**Qué hacer**
#1 Responde a estas preguntas sobre el texto acerca de la izquierda y los símbolos patrióticos:
(a) ¿Qué condecoración se señala como la máxima distinción?
(b) ¿Qué distinción lucía en la solapa el compañero que frenó la iniciativa?
(c) ¿Qué dos himnos se citan como movilizadores de las masas?
#2 Reanuda el texto acerca de la izquierda y los símbolos patrióticos a partir de su última oración.
───── Bloque de texto ─────
Con los socialistas en el poder, tras un resultado electoral con aplastante mayoría absoluta, un político doctrinario propuso la supresión de todas las condecoraciones vigentes. Comenzando por la máxima distinción, la Gran Cruz de Carlos III. La rápida y contundente respuesta de un compañero, nada sospechoso de veleidades cortesanas, frenó la iniciativa con un discurso en el que valoraba la necesidad de distinguir y premiar comportamientos ejemplares de cara a la sociedad civil. La oportuna mención a la Legión de Honor de la República Francesa que lucía su solapa zanjó la discusión. En medio del debate recordé que Cajal había escrito que hay un patriotismo infecundo y vano: el orientado hacia el pasado, y otro fuerte y activo, orientado hacia el porvenir.Acomodé esa idea al momento y reflexioné que ese patriotismo debía ser el de la izquierda.
Olvidar los componentes emocionales, rituales, que condicionan en un determinado porcentaje los comportamientos sociales ha sido una novedad en la izquierda española afectada por las secuelas del franquismo. Banderas rojas o tricolores e himnos como La Internacional o La Marsellesa han movilizado en muchos momentos históricos a las masas que reivindicaban derechos sociales o libertad. Hoy resulta casi provocador exhibir los símbolos de un Estado democrático. Pero empieza a hacerlo con desparpajo un movimiento político emergente.
───── Sección de datos ─────
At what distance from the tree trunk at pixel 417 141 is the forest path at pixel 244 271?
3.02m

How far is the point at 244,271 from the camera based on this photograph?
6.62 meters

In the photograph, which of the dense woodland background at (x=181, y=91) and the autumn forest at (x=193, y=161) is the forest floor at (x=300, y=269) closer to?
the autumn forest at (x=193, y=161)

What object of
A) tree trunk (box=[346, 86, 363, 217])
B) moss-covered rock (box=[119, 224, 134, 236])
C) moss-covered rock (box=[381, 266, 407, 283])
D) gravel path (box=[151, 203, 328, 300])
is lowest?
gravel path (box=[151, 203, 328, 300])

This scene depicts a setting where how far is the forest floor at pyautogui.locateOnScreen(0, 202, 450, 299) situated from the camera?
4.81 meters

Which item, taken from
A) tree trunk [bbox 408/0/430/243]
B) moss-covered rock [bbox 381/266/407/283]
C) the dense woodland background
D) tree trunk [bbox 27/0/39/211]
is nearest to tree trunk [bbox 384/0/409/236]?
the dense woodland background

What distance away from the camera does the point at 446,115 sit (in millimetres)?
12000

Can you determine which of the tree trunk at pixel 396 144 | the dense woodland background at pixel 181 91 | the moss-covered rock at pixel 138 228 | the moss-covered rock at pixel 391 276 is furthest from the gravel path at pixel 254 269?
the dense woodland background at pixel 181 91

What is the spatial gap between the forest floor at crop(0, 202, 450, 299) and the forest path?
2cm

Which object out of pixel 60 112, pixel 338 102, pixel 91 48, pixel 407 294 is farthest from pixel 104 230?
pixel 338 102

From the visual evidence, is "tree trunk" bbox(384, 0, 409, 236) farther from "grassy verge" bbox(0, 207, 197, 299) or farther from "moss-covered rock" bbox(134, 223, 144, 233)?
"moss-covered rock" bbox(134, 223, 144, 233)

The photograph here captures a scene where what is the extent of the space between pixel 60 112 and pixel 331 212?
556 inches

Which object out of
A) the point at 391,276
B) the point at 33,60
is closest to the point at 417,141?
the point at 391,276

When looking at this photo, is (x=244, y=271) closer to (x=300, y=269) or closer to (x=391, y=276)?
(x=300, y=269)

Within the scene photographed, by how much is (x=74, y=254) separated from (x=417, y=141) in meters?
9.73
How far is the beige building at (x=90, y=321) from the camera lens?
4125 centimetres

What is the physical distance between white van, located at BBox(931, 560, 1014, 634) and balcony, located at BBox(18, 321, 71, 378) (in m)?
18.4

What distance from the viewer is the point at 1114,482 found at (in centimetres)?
─────
**Respuestas del ejercicio**
#1
(a) La Gran Cruz de Carlos III.
(b) La Legión de Honor de la República Francesa.
(c) La Internacional y La Marsellesa.

#2
El sábado pasado, casi por sorpresa, Pedro Sánchez tomaba posesión de su responsabilidad como presidente del Gobierno de cerca de cuarenta y seis millones de españoles. El acto, sin ningún discurso, duró apenas cinco minutos. Los medios destacaron la ausencia del crucifijo y la Biblia. La colocación de las cámaras de televisión impidió ver si había una bandera española. Por supuesto no se avistó una guardia de gala. Ni sonó el Himno.
Media hora después, el Molt Honorable President de la Generalitat, recibía la promesa de sus nuevos consellers en el impresionante Salón San Jordi, con la presencia duplicada del caballero que según la leyenda acabó con un dragón. Un coro con lazos amarillos interpretó el “Cant de la Senyera”, que presidía en solitario la solemnidad. Mossos con uniforme de gala la custodiaban. Un paño negro ocultaba la imagen del Rey. Discursos, llantos, sonrisas, el morbo de ver juntos a Pascual Maragall, Montilla y Artur Mas, las parejas de los ausentes en la cárcel o en Europa. Emoción a raudales subrayada eficazmente por el realizador de la TV3.Como en los mejores momentos de la televisión una y grande. Hora y media para caldear el patriotismo nacionalista que vibró a buen seguro con el cierre coral de “Els Segadors”, el himno nacional.
El acto del palacete de La Zarzuela tenía el sabor de lo pequeño burgués propio de la monarquía de Luis Felipe de Francia.
El espectáculo del Palau, reivindicando la República, hacía pensar en un emperador haciendo las maletas en la isla de Elba.
Días antes, la BBC había vendido a cientos de millones de espectadores en el mundo entero, la imagen de una Monarquía capaz de aceptar con naturalidad la boda de un príncipe con una actriz mulata. Pero también el recuerdo de que la reina eterna es Jefe del Estado de países con modelos republicanos que se extienden desde Canadá a Nueva Zelanda. Quien crea que los fastos de Windsor eran una antigualla nostálgica desconocen el peso de lo simbólico en la política de hoy, que se construye a golpe de imágenes.